--- START ---

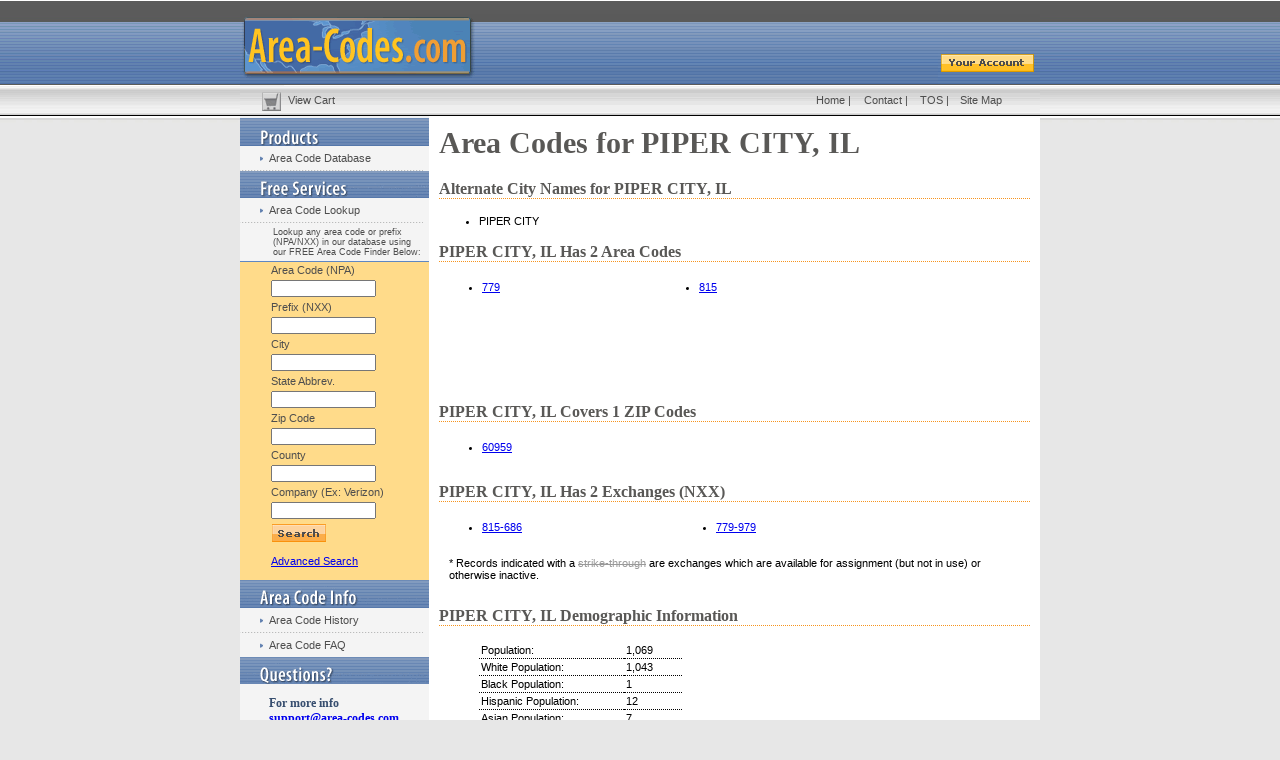

--- FILE ---
content_type: text/html; charset=utf-8
request_url: https://www.google.com/recaptcha/api2/aframe
body_size: 269
content:
<!DOCTYPE HTML><html><head><meta http-equiv="content-type" content="text/html; charset=UTF-8"></head><body><script nonce="RTWbzdfjjcDSR2gTv604QA">/** Anti-fraud and anti-abuse applications only. See google.com/recaptcha */ try{var clients={'sodar':'https://pagead2.googlesyndication.com/pagead/sodar?'};window.addEventListener("message",function(a){try{if(a.source===window.parent){var b=JSON.parse(a.data);var c=clients[b['id']];if(c){var d=document.createElement('img');d.src=c+b['params']+'&rc='+(localStorage.getItem("rc::a")?sessionStorage.getItem("rc::b"):"");window.document.body.appendChild(d);sessionStorage.setItem("rc::e",parseInt(sessionStorage.getItem("rc::e")||0)+1);localStorage.setItem("rc::h",'1764975275648');}}}catch(b){}});window.parent.postMessage("_grecaptcha_ready", "*");}catch(b){}</script></body></html>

--- END ---

Copy out every line above, word for word, minus images.

→ YOUR SOLUTION
--- FILE ---
content_type: text/html; charset=utf-8
request_url: https://www.google.com/recaptcha/api2/aframe
body_size: 269
content:
<!DOCTYPE HTML><html><head><meta http-equiv="content-type" content="text/html; charset=UTF-8"></head><body><script nonce="RTWbzdfjjcDSR2gTv604QA">/** Anti-fraud and anti-abuse applications only. See google.com/recaptcha */ try{var clients={'sodar':'https://pagead2.googlesyndication.com/pagead/sodar?'};window.addEventListener("message",function(a){try{if(a.source===window.parent){var b=JSON.parse(a.data);var c=clients[b['id']];if(c){var d=document.createElement('img');d.src=c+b['params']+'&rc='+(localStorage.getItem("rc::a")?sessionStorage.getItem("rc::b"):"");window.document.body.appendChild(d);sessionStorage.setItem("rc::e",parseInt(sessionStorage.getItem("rc::e")||0)+1);localStorage.setItem("rc::h",'1764975275648');}}}catch(b){}});window.parent.postMessage("_grecaptcha_ready", "*");}catch(b){}</script></body></html>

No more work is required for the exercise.